Reference: www.computerhope.com

Overview

The traditional overview of the Hub architecture looks like this

Reference: https://upload.wikimedia.org/wikipedia/commons/b/bd/Motherboard_diagram.svg

Northbridge

  • a traditional chip, now replaced by PCH (platform controller hub) in intel’s chip
  • connect CPU and high-speed modules (DDR RAM and graphic card)
  • Intel Management Engine: firmware is based on MINIX 3

Southbridge

  • a traditional IO chip, now replaced by PCH (platform controller hub) in intel’s chip
  • connect northbridge with slow-speed modules

To connect northbridge and southbridge, we can use DMI (direct media interface) which is Intel’s proprietary link.

Bus

A bus is a shared communication link, which uses one set of wires to connect multiple subsystems. The advantages are versatility and low cost, the disadvantage is that it might create the communication bottleneck (e.g: through put)

Process-Memory Bus

usually short, high speed bus

IO Bus

lengthy, can have many types of devices connected to them, and can have a wide range in the data bandwidth.

  • PCI: faster, usually used for graphics and some other higher-performance IO
  • peripheral bus: slower bus (e.g: SCSI, SATA, USB) connecting slow devices (e.g: keyboard, disks, mice)

Device Interface

The canonical device interface looks like this, it has three registers

  • status: read to see the current status of device
  • command : tell the device to perform task
  • data: pass/get data to/from device
Reference: OSTEP http://pages.cs.wisc.edu/~remzi/OSTEP/file-devices.pdf

Data Transfer Protocols

There are mainly three types of protocols to transfer data between CPU, memory and IO devices.
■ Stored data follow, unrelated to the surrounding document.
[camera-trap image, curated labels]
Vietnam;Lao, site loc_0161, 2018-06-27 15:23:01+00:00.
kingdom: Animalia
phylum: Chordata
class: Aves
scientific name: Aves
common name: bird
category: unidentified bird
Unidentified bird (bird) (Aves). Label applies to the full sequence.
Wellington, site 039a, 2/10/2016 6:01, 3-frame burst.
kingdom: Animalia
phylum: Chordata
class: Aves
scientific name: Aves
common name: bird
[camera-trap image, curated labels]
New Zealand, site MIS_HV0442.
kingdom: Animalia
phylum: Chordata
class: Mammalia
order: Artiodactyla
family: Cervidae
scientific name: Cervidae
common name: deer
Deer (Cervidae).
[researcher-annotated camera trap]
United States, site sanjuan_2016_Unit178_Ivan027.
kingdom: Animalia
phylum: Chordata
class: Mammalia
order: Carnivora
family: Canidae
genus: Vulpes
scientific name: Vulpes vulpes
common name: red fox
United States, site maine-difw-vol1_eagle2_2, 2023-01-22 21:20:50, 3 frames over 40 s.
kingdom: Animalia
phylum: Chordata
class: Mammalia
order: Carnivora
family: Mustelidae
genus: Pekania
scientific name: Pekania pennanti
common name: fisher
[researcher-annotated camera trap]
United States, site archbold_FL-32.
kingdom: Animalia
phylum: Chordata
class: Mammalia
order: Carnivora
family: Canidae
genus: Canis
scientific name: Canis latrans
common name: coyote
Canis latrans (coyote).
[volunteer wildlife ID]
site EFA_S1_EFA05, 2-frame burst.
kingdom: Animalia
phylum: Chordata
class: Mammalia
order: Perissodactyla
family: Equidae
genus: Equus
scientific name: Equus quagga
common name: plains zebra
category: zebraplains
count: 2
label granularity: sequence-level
  • Programmed IO (pooling) : CPU constantly monitor (polling) the status register of device, when free, write the command into the command register, and data into data register, waste of CPU when waiting long time.
  • Interrupt based IO: issue the request and put the process to sleep, when device finish it, raise a hardware interrupt to wake out the process
  • DMA (direct memory access): A specific device that can orchestrate transfers between devices and main memory without much CPU usage.

Communication Methods

Microprocessors usually use two methods to connect external devices:

  • Port-mapped IO: use the separate address space with dedicated instruction (e.g: x86 in/out)
  • Memory-mapped IO: use the same address space as main memory by map registering and ports. Access is done by normal load/store instructions. Common in RISC CPUs. Not to be confused with the memory-mapped file.

Memory

Architecture

Shared Address Space Model

Any processor can load and store from any address (shared address space)

UMA

  • symmetric multi-processor
  • common one
  • all memory access are post to the same bus

NUMA

  • each core has its local memory (but was also accessible form other cores)

SRAM

implemented with flipflop, used for cache

DRAM

implemented with capacitor, used for main memory

DRAM Bank Operation looks like following diagram. In the first step, row decoder selects one row, and send it to Row Buffer. Then column mux selects data. If the row buffer has already the correct row, then now need to fetch row. Typical Row size is 8KB, and request size is 64B.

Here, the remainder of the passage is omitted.